Admittedly, I'm not the target audience for this movie. But with a PG rating, repeated out-of-place references to Hugh Hefner and David Hasselhoff, and a script that would bore even the dullest four year-old into catatonia, one is forced to wonder: just who exactly is the target audience for this bilge? The theater where I saw it was encouragingly empty, and I was relieved to see that the few children in attendance didn’t seem to enjoy Hop any more than I did. I heard exactly one laugh, which was for the line—featured in the trailer—where Fred observes to E.B., "You poop candy." This is exactly the same number of laughs you would get saying the word “poop” to any small child, in any context: you don't need to spend $20 million to get it.

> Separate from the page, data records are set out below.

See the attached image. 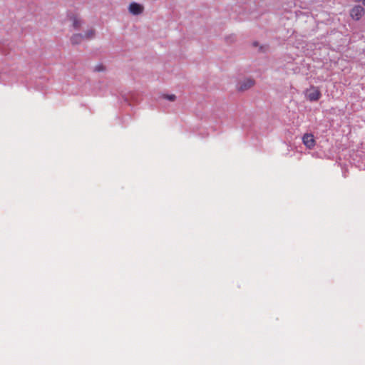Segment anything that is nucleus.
Masks as SVG:
<instances>
[{
  "mask_svg": "<svg viewBox=\"0 0 365 365\" xmlns=\"http://www.w3.org/2000/svg\"><path fill=\"white\" fill-rule=\"evenodd\" d=\"M255 85V81L252 78H244L238 82L237 88L239 91H245Z\"/></svg>",
  "mask_w": 365,
  "mask_h": 365,
  "instance_id": "f257e3e1",
  "label": "nucleus"
},
{
  "mask_svg": "<svg viewBox=\"0 0 365 365\" xmlns=\"http://www.w3.org/2000/svg\"><path fill=\"white\" fill-rule=\"evenodd\" d=\"M321 96V93L318 88H311L306 91V97L311 101H317Z\"/></svg>",
  "mask_w": 365,
  "mask_h": 365,
  "instance_id": "f03ea898",
  "label": "nucleus"
},
{
  "mask_svg": "<svg viewBox=\"0 0 365 365\" xmlns=\"http://www.w3.org/2000/svg\"><path fill=\"white\" fill-rule=\"evenodd\" d=\"M364 14V9L361 6H356L351 10V16L355 20L360 19Z\"/></svg>",
  "mask_w": 365,
  "mask_h": 365,
  "instance_id": "7ed1b4c3",
  "label": "nucleus"
},
{
  "mask_svg": "<svg viewBox=\"0 0 365 365\" xmlns=\"http://www.w3.org/2000/svg\"><path fill=\"white\" fill-rule=\"evenodd\" d=\"M303 143L308 148H312L315 145V140L312 134H305L302 138Z\"/></svg>",
  "mask_w": 365,
  "mask_h": 365,
  "instance_id": "20e7f679",
  "label": "nucleus"
},
{
  "mask_svg": "<svg viewBox=\"0 0 365 365\" xmlns=\"http://www.w3.org/2000/svg\"><path fill=\"white\" fill-rule=\"evenodd\" d=\"M143 7L139 4H137V3H132L130 4V6H129V11L134 14V15H138V14H140L143 12Z\"/></svg>",
  "mask_w": 365,
  "mask_h": 365,
  "instance_id": "39448f33",
  "label": "nucleus"
},
{
  "mask_svg": "<svg viewBox=\"0 0 365 365\" xmlns=\"http://www.w3.org/2000/svg\"><path fill=\"white\" fill-rule=\"evenodd\" d=\"M69 19L72 21V25L75 29H78L81 27L82 21L77 16L71 15Z\"/></svg>",
  "mask_w": 365,
  "mask_h": 365,
  "instance_id": "423d86ee",
  "label": "nucleus"
},
{
  "mask_svg": "<svg viewBox=\"0 0 365 365\" xmlns=\"http://www.w3.org/2000/svg\"><path fill=\"white\" fill-rule=\"evenodd\" d=\"M84 36L81 34H73L71 38L72 44H78L84 40Z\"/></svg>",
  "mask_w": 365,
  "mask_h": 365,
  "instance_id": "0eeeda50",
  "label": "nucleus"
},
{
  "mask_svg": "<svg viewBox=\"0 0 365 365\" xmlns=\"http://www.w3.org/2000/svg\"><path fill=\"white\" fill-rule=\"evenodd\" d=\"M83 36L85 39H91L95 36V31L93 29H89L85 33Z\"/></svg>",
  "mask_w": 365,
  "mask_h": 365,
  "instance_id": "6e6552de",
  "label": "nucleus"
},
{
  "mask_svg": "<svg viewBox=\"0 0 365 365\" xmlns=\"http://www.w3.org/2000/svg\"><path fill=\"white\" fill-rule=\"evenodd\" d=\"M106 68L103 64L96 65L94 68V71L101 72L105 71Z\"/></svg>",
  "mask_w": 365,
  "mask_h": 365,
  "instance_id": "1a4fd4ad",
  "label": "nucleus"
},
{
  "mask_svg": "<svg viewBox=\"0 0 365 365\" xmlns=\"http://www.w3.org/2000/svg\"><path fill=\"white\" fill-rule=\"evenodd\" d=\"M164 98L170 101H174L176 98V96L174 94H171V95H166L164 96Z\"/></svg>",
  "mask_w": 365,
  "mask_h": 365,
  "instance_id": "9d476101",
  "label": "nucleus"
},
{
  "mask_svg": "<svg viewBox=\"0 0 365 365\" xmlns=\"http://www.w3.org/2000/svg\"><path fill=\"white\" fill-rule=\"evenodd\" d=\"M356 2H361L364 5H365V0H354Z\"/></svg>",
  "mask_w": 365,
  "mask_h": 365,
  "instance_id": "9b49d317",
  "label": "nucleus"
}]
</instances>
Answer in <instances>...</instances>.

Candy-colored crap is a pretty good metaphor for this movie, but even that makes it sound like harmless kiddie fare, when in reality it is so, so much worse than that. Before subjecting your children to Hop, ask yourself: Do you hate them? Do you want them to be stupid? Do you want them to suffer? If the answer to all three questions is No, your children probably deserve better than this sugary turd of a film.